The 5 Elements of Contour Shape
This tutorial has been designed to teach you how to isolate and recognize the importance of the five basic elements of shape. These basic shapes can be used to create any object.
When drawing, many artists use a technique that surprises most beginning artists. These artists observe the contour edge of an object (basically the outline of the entire object and any significant geometrical shapes of its interior) and pay more attention to the space around the object than the mass of the object itself. Observe the space around the object you're drawing -- the silhouette if you will.. and observe the spaces between parts of your object.
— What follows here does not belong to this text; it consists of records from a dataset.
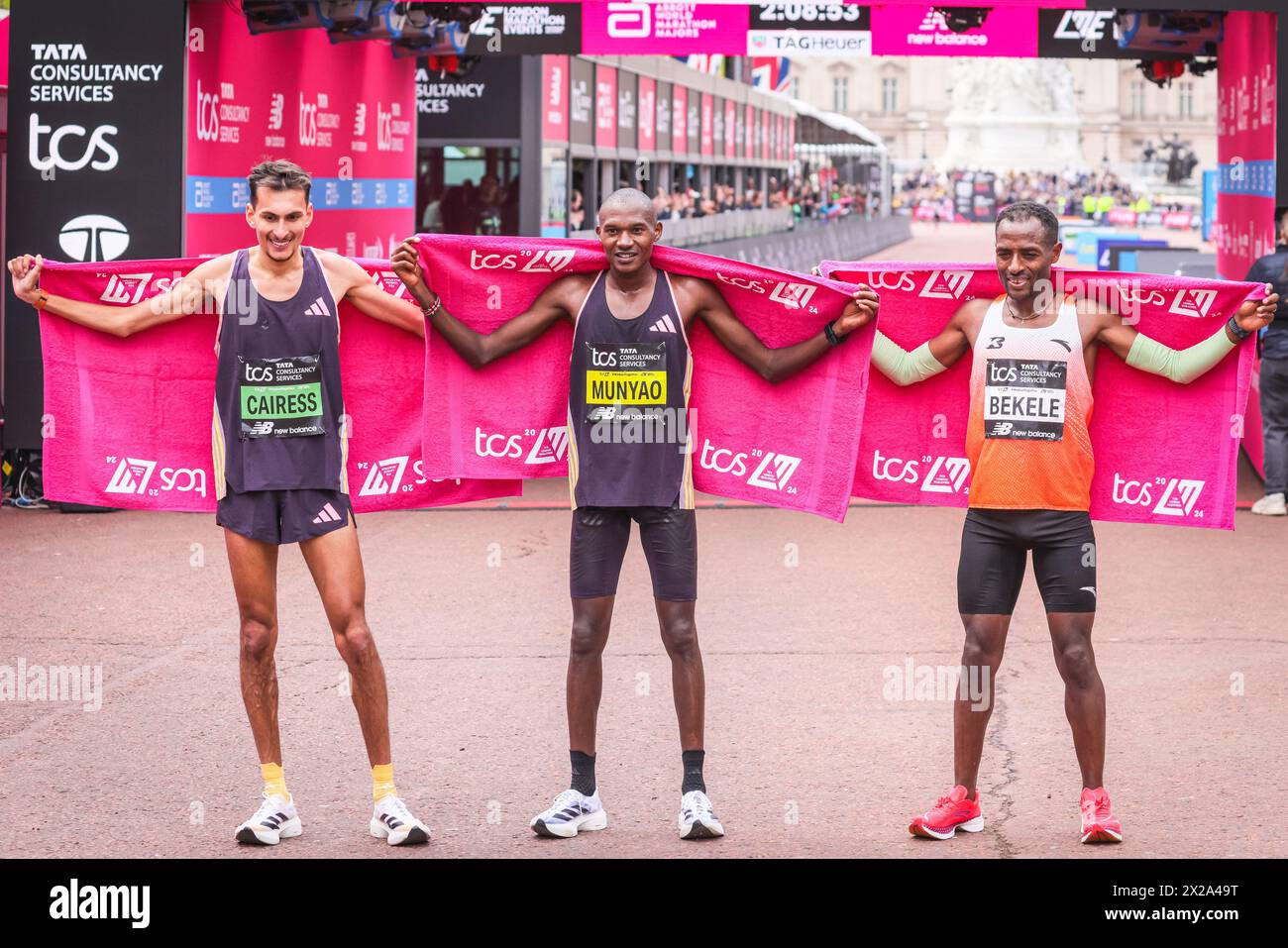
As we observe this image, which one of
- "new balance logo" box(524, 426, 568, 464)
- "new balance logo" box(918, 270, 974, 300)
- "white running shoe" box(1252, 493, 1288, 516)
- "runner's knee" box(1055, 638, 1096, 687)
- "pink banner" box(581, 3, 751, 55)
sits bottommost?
"runner's knee" box(1055, 638, 1096, 687)

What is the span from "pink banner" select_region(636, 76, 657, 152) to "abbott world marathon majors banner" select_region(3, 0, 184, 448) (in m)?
14.8

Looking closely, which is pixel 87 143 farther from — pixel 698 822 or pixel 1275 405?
pixel 698 822

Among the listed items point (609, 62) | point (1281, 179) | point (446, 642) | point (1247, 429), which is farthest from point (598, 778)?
point (609, 62)

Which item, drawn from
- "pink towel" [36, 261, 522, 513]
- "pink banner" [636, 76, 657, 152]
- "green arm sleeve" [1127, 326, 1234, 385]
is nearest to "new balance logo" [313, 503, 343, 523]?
"pink towel" [36, 261, 522, 513]

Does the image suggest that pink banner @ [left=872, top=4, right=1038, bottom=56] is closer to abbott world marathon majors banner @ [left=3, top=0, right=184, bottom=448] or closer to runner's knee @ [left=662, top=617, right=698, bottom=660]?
abbott world marathon majors banner @ [left=3, top=0, right=184, bottom=448]

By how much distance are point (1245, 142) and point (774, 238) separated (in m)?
A: 17.4

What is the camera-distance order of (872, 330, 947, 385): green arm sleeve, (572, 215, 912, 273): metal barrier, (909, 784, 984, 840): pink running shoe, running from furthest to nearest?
1. (572, 215, 912, 273): metal barrier
2. (872, 330, 947, 385): green arm sleeve
3. (909, 784, 984, 840): pink running shoe

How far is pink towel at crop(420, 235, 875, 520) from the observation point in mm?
6297

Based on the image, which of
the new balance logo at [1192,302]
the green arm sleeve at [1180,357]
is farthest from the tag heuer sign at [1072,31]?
the green arm sleeve at [1180,357]

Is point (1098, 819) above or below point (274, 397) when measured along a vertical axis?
below

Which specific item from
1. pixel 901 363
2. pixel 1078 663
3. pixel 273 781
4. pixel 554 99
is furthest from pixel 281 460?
pixel 554 99

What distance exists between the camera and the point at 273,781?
5.86 metres

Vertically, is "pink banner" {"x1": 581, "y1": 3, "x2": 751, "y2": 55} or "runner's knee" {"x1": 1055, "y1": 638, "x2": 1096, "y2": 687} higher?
"pink banner" {"x1": 581, "y1": 3, "x2": 751, "y2": 55}

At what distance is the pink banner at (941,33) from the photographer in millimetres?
14305
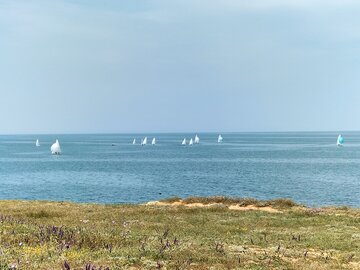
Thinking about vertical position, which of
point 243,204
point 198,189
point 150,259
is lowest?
point 198,189

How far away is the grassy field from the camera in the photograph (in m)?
14.2

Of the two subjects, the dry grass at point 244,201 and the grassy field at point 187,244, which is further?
the dry grass at point 244,201

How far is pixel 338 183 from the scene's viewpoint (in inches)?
3890

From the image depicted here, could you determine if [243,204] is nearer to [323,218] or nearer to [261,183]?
[323,218]

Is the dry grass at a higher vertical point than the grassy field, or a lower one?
lower

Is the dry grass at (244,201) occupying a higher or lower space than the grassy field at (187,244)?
lower

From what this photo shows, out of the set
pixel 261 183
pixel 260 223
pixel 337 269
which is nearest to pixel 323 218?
pixel 260 223

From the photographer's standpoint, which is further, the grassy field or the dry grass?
the dry grass

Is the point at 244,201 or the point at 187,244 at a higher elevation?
the point at 187,244

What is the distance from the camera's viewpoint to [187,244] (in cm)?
1856

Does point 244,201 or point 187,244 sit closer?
point 187,244

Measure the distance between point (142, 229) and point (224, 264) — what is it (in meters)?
10.5

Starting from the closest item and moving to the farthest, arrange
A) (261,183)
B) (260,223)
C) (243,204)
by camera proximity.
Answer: (260,223) < (243,204) < (261,183)

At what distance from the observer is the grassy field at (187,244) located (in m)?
14.2
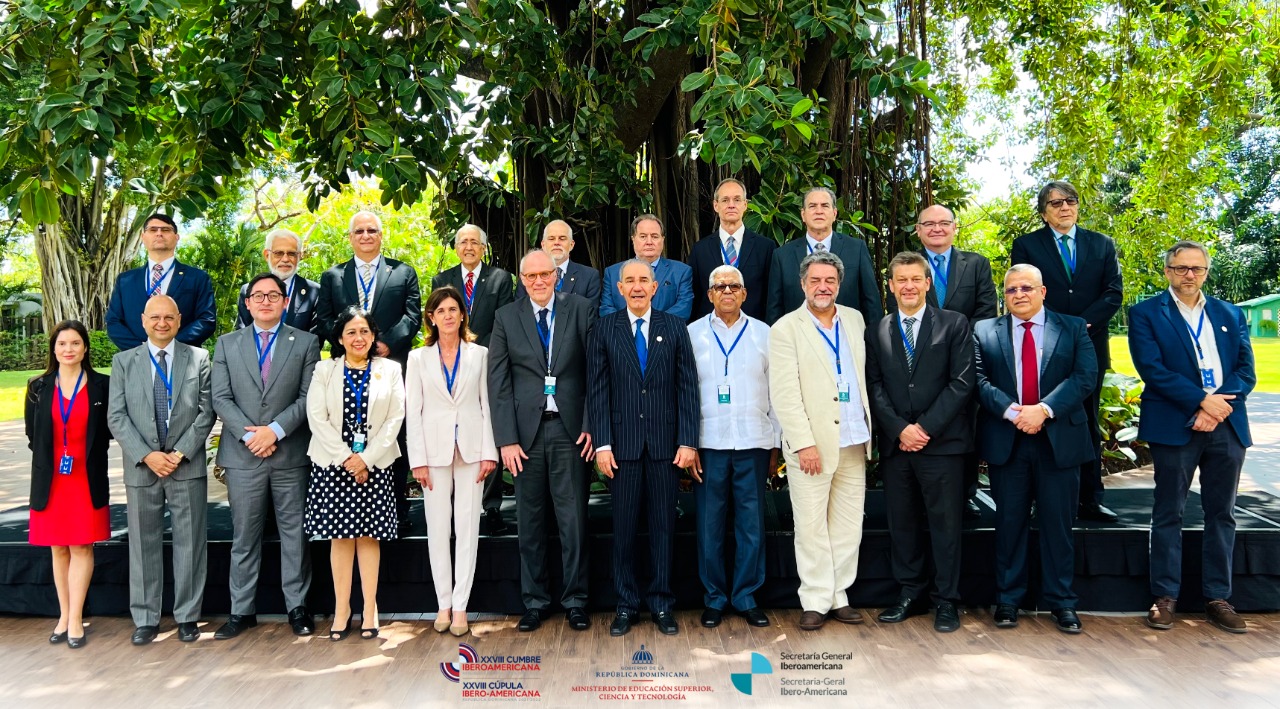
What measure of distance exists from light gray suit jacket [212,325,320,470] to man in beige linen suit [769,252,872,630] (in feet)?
6.62

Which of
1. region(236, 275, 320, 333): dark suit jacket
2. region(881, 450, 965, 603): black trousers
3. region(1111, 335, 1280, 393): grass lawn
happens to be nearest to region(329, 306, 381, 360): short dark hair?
region(236, 275, 320, 333): dark suit jacket

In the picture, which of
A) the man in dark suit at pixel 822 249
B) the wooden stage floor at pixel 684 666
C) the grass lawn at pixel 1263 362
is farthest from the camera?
the grass lawn at pixel 1263 362

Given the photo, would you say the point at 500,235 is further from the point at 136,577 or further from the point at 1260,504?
the point at 1260,504

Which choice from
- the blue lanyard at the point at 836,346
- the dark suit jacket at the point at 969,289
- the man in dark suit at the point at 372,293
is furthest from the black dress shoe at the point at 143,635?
the dark suit jacket at the point at 969,289

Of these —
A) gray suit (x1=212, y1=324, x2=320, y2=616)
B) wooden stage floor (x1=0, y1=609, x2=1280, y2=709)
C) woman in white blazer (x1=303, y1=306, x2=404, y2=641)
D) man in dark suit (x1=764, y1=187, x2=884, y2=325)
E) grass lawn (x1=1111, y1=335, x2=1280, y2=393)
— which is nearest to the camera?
wooden stage floor (x1=0, y1=609, x2=1280, y2=709)

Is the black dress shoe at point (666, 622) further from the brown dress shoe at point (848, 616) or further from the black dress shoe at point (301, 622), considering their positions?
the black dress shoe at point (301, 622)

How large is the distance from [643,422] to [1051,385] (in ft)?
5.50

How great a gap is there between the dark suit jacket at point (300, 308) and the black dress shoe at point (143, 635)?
4.56ft

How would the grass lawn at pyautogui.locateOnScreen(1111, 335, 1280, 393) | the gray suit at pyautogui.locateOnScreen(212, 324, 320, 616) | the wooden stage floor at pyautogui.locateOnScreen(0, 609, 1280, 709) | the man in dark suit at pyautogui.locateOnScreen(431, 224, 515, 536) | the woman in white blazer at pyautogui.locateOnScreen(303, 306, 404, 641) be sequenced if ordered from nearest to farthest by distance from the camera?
1. the wooden stage floor at pyautogui.locateOnScreen(0, 609, 1280, 709)
2. the woman in white blazer at pyautogui.locateOnScreen(303, 306, 404, 641)
3. the gray suit at pyautogui.locateOnScreen(212, 324, 320, 616)
4. the man in dark suit at pyautogui.locateOnScreen(431, 224, 515, 536)
5. the grass lawn at pyautogui.locateOnScreen(1111, 335, 1280, 393)

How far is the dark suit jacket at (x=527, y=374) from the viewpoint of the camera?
3.74 meters

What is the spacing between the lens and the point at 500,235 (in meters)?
6.14

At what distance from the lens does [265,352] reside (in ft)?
12.7

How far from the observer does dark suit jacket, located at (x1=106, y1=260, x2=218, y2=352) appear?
163 inches

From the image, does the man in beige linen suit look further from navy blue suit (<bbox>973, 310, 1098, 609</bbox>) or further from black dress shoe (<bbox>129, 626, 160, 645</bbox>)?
black dress shoe (<bbox>129, 626, 160, 645</bbox>)
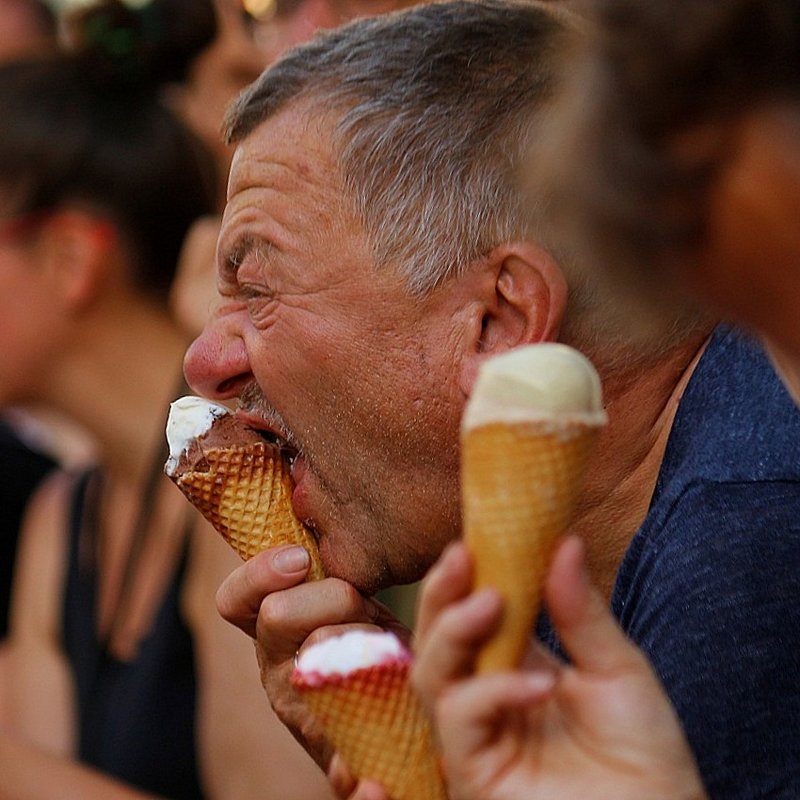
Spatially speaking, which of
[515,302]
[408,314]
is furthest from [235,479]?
[515,302]

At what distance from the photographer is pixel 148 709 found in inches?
117

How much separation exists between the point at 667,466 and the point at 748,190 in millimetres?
762

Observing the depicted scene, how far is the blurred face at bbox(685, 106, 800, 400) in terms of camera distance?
3.22ft

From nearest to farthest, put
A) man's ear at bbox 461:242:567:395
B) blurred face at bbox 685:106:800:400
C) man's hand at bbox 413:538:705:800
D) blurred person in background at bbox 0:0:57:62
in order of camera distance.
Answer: blurred face at bbox 685:106:800:400 → man's hand at bbox 413:538:705:800 → man's ear at bbox 461:242:567:395 → blurred person in background at bbox 0:0:57:62

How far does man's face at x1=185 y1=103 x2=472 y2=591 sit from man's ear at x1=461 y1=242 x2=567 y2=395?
3 cm

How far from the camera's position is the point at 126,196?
3418 mm

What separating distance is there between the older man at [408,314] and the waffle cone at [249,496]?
3 centimetres

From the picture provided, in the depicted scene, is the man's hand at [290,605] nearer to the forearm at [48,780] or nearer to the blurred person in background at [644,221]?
the blurred person in background at [644,221]

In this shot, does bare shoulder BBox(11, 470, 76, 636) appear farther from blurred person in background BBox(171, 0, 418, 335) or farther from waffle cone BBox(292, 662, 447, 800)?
waffle cone BBox(292, 662, 447, 800)

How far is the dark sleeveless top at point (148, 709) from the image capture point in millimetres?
2896

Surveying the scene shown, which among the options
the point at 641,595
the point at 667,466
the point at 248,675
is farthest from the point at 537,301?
the point at 248,675

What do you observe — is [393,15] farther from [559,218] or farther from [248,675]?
[248,675]

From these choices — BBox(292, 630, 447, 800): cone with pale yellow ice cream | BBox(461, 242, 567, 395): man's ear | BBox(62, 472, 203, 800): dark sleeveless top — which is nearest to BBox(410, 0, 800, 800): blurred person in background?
BBox(292, 630, 447, 800): cone with pale yellow ice cream

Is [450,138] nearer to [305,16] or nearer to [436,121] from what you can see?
[436,121]
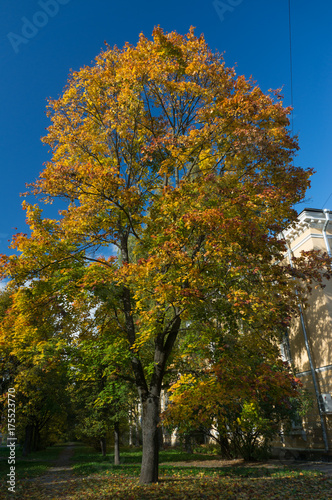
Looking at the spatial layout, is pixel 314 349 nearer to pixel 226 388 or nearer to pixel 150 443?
pixel 150 443

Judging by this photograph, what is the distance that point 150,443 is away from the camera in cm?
938

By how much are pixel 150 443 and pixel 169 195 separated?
6.98 meters

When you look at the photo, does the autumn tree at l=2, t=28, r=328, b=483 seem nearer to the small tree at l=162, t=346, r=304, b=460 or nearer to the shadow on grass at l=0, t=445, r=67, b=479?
the small tree at l=162, t=346, r=304, b=460

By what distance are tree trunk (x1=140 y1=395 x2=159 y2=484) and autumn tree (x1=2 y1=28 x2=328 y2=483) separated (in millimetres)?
29

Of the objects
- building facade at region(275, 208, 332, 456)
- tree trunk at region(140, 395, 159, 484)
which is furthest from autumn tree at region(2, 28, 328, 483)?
building facade at region(275, 208, 332, 456)

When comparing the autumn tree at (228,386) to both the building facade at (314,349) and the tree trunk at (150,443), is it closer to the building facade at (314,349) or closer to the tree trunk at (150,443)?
the tree trunk at (150,443)

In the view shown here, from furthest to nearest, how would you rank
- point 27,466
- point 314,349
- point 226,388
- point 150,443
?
point 27,466 < point 314,349 < point 150,443 < point 226,388

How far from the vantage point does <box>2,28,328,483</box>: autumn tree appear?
27.0 ft

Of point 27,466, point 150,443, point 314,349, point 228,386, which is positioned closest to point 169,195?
point 228,386

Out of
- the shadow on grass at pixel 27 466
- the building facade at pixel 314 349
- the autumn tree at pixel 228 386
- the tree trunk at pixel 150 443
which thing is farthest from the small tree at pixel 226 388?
the shadow on grass at pixel 27 466

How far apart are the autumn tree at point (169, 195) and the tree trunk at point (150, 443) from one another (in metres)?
0.03

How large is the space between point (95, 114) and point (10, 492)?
39.4ft

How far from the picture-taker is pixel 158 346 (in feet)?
33.9

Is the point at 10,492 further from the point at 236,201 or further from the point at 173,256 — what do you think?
the point at 236,201
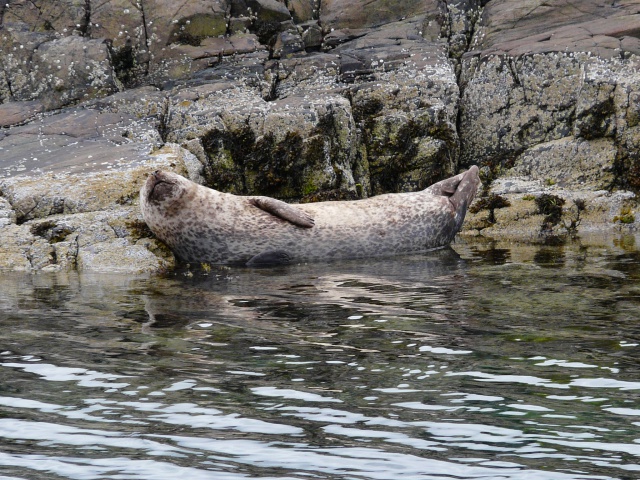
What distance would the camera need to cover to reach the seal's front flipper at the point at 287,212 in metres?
10.3

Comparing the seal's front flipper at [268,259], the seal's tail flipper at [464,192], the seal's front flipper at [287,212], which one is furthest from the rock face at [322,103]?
the seal's front flipper at [287,212]

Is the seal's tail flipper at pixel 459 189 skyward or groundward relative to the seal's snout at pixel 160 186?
groundward

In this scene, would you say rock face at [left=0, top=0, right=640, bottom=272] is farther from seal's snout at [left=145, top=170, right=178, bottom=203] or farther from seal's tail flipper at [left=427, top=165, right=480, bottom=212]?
seal's tail flipper at [left=427, top=165, right=480, bottom=212]

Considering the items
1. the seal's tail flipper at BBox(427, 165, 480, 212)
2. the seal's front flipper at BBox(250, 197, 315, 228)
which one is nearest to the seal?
the seal's front flipper at BBox(250, 197, 315, 228)

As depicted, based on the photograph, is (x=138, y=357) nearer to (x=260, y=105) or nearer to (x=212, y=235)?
(x=212, y=235)

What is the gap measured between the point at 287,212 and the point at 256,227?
391mm

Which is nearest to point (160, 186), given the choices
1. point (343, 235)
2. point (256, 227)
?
point (256, 227)

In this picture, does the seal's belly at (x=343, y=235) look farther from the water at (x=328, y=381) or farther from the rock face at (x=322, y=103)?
the water at (x=328, y=381)

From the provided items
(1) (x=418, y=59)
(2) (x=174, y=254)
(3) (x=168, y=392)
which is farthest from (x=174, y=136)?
(3) (x=168, y=392)

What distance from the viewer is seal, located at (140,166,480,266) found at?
10195 mm

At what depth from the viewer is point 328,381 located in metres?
4.55

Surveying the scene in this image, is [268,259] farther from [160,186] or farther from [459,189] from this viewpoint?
[459,189]

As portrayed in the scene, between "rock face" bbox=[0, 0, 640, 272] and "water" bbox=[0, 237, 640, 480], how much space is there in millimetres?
4142

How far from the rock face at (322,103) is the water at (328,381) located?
13.6 feet
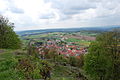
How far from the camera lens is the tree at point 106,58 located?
66.7ft

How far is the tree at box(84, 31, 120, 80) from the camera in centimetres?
2034

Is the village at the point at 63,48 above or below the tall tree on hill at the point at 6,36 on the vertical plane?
below

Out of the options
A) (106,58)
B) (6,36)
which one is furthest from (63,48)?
(106,58)

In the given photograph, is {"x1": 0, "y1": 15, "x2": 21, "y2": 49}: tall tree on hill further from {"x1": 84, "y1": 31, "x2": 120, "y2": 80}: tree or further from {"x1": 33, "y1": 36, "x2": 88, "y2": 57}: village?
{"x1": 84, "y1": 31, "x2": 120, "y2": 80}: tree

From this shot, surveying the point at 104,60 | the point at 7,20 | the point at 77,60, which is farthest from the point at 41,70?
the point at 77,60

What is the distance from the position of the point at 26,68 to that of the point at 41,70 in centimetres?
88

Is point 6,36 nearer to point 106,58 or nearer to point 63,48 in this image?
point 106,58

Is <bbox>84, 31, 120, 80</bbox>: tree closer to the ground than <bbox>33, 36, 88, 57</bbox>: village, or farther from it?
farther from it

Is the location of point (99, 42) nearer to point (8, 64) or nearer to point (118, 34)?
point (118, 34)

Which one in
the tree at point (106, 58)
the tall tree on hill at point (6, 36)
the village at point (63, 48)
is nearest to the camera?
the tree at point (106, 58)

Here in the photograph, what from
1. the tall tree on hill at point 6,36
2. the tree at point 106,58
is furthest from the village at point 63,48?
the tree at point 106,58

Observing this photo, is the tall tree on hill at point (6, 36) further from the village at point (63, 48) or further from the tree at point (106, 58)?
the tree at point (106, 58)

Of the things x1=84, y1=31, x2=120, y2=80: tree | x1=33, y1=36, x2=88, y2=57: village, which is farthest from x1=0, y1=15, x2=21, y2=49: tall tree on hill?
x1=84, y1=31, x2=120, y2=80: tree

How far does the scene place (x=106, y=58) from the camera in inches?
815
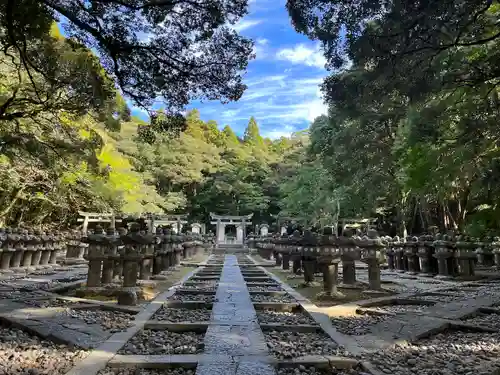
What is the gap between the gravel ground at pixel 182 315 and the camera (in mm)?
5598

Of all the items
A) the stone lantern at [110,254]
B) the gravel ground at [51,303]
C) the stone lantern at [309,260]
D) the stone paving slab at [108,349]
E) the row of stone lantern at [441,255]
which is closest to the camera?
the stone paving slab at [108,349]

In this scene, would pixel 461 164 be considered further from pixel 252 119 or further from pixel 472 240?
pixel 252 119

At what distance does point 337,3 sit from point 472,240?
27.4 feet

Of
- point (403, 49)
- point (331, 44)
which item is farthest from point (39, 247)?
point (403, 49)

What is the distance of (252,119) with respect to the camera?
53.3 metres

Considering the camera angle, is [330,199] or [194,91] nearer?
[194,91]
For instance, the handle of a coffee cup. The space between the coffee cup and the handle must be observed. Don't view the handle as an extension of the cup. Instead, try drawing the oval shape of the space between the handle and the cup. This is the difference. This lesson will teach you to see the edges of everything in terms of these five elements of shape: dot, circle, straight line, angle line, and curved line.
The difference between the dot and the circle? The dot is colored or filled in and the circle is empty -- merely an outline. The dot includes anything that is round, or lacks straight or pointed edges. Oval, elipse, solid circle, or even kidney shaped objects fit this description. Any size, large or small.
The circle can fit the same description in terms of shape and size as the dot, however, the circle is empty of texture and color. The outline of the circle can be thin or thick, but the interior is empty. Wobbly outlines of kidney shaped objects, ovals, and elipses are all part of the circle family.
The Straight Line
Straight lines vary in thickness from fine lines to fat lines.
The Curved Line
When a straight line begins to bend it becomes a curved line. So long as it does not bend to meet the beginning of the line and closes to form a circle, the shape remains a curved line.The letter 'S' is two curved lines. Drawing multiple curves can become a bit tricky -- especially if the weave around each other. As mentioned, the minute one crosses over another to close a shape, that shape no longer is part of the curved line family.
The Angle Line
The angle line is created from two straight lines joined at one point. An angle line can be thin or thick, creating triangles, rectangles, and squares.
Practice seeing these 5 basic shapes in everyday objects. This will help you when you try to recreate everyday objects on paper. Create your objects with the use of these 5 basic shapes.